In downtown Florianópolis, the masterplan was delivered in February 2026. The works have not yet begun.
7. What is planned for Av. Rio Branco and surroundings
The document mentions the strip between R. Esteves Júnior, R. Bocaiúva, Av. Rio Branco, and the waterfront as the epicenter of active mobility transformations in the masterplan. Specifically:
- Av. Rio Branco is classified as Type M — corridor with segregated bikeway and qualified sidewalks proposal
- The Esteves Júnior → Rio Branco axis is identified as priority for active ground floor qualification
- The area is within 5 to 10 minutes walking from the three pilot projects
Today, apartments downtown Florianópolis are trading below R$22,000/m². For comparison: in Lisbon, who bought at Parque das Nações before Expo 98 construction works bought at a discount to the rest of the city. The neighborhood ended up worth 3× more than when construction began.
There is no guarantee the same will happen in Florianópolis — urban projects depend on execution, politics, and time. But the pattern is documented, and downtown is at the beginning of this process.
FAQ
What is the Gehl Plan for Florianópolis?
It is a masterplan for revitalization of downtown Florianópolis designed by Gehl Architects (Copenhagen) in partnership with local office LUA, commissioned by ACIF, CDL, and City Hall. The 136-page document was delivered on February 12, 2026, and proposes interventions in mobility, public spaces, neighborhood qualification, and three pilot projects with defined phasing.
Who hired Gehl Architects for the Florianópolis project?
The hiring was done by ACIF (Florianópolis Chamber of Commerce and Industry), CDL (Chamber of Business Leaders), and Florianópolis City Hall, through the SMPHDU and SEPEC secretaries.
Has the Gehl Plan already been approved by City Hall?
The document delivered in February 2026 is a conceptual masterplan — a framework of guidelines and pilot projects, not an approved executive project. Implementation depends on later stages: project detailing, procurement processes, approvals, and public budget. The three pilot projects have defined phasing, but without official construction start date.
What are the three pilot projects of the Gehl Plan in Florianópolis?

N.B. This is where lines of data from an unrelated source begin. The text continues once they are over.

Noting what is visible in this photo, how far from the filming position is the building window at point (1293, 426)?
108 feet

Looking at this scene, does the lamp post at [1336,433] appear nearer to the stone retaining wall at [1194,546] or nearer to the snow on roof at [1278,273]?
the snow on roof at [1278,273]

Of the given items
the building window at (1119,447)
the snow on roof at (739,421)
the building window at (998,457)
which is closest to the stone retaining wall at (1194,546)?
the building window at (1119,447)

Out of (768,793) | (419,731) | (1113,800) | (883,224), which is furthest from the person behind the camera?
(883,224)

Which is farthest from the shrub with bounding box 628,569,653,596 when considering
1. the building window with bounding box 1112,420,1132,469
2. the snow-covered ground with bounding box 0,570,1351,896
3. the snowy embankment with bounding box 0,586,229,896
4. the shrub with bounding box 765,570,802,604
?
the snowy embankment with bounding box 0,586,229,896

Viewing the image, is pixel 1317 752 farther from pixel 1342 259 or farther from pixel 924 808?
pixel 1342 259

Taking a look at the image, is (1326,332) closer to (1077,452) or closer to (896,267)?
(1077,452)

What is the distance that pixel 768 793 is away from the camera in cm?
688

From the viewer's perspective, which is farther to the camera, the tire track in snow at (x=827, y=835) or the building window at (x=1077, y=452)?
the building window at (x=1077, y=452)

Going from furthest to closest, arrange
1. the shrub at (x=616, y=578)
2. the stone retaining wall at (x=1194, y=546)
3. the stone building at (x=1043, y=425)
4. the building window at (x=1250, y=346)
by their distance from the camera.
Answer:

(1) Mercado Vivo: transformation of the parking lot next to the Public Market into an 8,000 m² plaza and pedestrianization of R. Francisco Tolentino. (2) School Zone: street-plaza on the northern stretch of R. Esteves Júnior, focused on children circulating the area. (3) Safe Crossings on Beira-Mar Norte: qualification of pedestrian crossings to improve downtown-to-waterfront connection.

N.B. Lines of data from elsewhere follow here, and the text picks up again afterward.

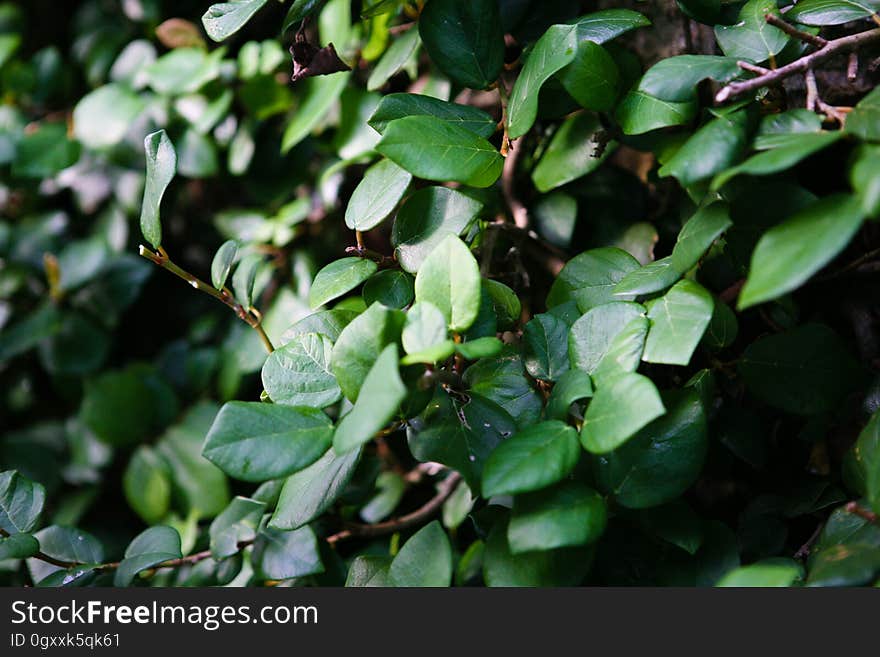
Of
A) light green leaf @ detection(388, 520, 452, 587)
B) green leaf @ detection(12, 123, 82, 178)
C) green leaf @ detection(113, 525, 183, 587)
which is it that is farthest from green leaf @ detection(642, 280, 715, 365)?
green leaf @ detection(12, 123, 82, 178)

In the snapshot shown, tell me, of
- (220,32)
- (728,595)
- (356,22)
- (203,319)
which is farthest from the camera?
(203,319)

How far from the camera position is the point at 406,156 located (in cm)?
56

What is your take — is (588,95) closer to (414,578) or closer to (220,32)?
Answer: (220,32)

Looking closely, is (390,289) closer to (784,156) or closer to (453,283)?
(453,283)

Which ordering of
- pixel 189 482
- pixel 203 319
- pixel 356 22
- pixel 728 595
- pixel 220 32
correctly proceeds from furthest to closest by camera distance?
1. pixel 203 319
2. pixel 189 482
3. pixel 356 22
4. pixel 220 32
5. pixel 728 595

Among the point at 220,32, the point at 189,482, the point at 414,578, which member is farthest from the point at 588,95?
the point at 189,482

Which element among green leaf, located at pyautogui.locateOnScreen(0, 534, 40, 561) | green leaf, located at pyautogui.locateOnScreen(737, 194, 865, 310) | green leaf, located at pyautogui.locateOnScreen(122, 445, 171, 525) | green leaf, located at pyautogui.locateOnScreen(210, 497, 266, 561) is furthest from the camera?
green leaf, located at pyautogui.locateOnScreen(122, 445, 171, 525)

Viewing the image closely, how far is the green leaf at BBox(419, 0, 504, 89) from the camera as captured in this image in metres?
0.64

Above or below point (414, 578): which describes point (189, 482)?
below

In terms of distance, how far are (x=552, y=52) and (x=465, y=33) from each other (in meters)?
0.10

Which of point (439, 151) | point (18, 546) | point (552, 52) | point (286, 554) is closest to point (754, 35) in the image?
point (552, 52)

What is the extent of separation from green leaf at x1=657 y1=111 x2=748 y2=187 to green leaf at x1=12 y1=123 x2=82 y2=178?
978 mm

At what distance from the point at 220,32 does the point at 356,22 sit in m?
0.38

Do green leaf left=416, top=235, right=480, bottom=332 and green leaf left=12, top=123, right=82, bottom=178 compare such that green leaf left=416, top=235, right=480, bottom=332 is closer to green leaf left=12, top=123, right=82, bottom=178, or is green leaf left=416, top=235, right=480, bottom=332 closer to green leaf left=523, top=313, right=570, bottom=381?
green leaf left=523, top=313, right=570, bottom=381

What is the impact of the Gehl Plan on real estate prices downtown Florianópolis?
There is no official price impact projection. What exists are documented international precedents in the masterplan itself: in Bilbao, areas near the intervention corridor appreciated 150%; in Copenhagen, Gehl projects generated 20 to 40% above rest of city; in Lisbon, Parque das Nações tripled in value between announcement and consolidation. The correlation between qualified urbanism and property appreciation is consistent across multiple cases — but speed and magnitude depend on project execution.
Is Av. Rio Branco included in the Gehl Plan?
Yes. Av. Rio Branco is classified in the masterplan as a Type M corridor (collector street), with proposal for one-way segregated bikeway, priority bus lanes, and minimum sidewalks of 2.5 m. The Esteves Júnior → Rio Branco axis is identified as priority for active ground floor qualification (retail, cafés, and mixed uses at street level).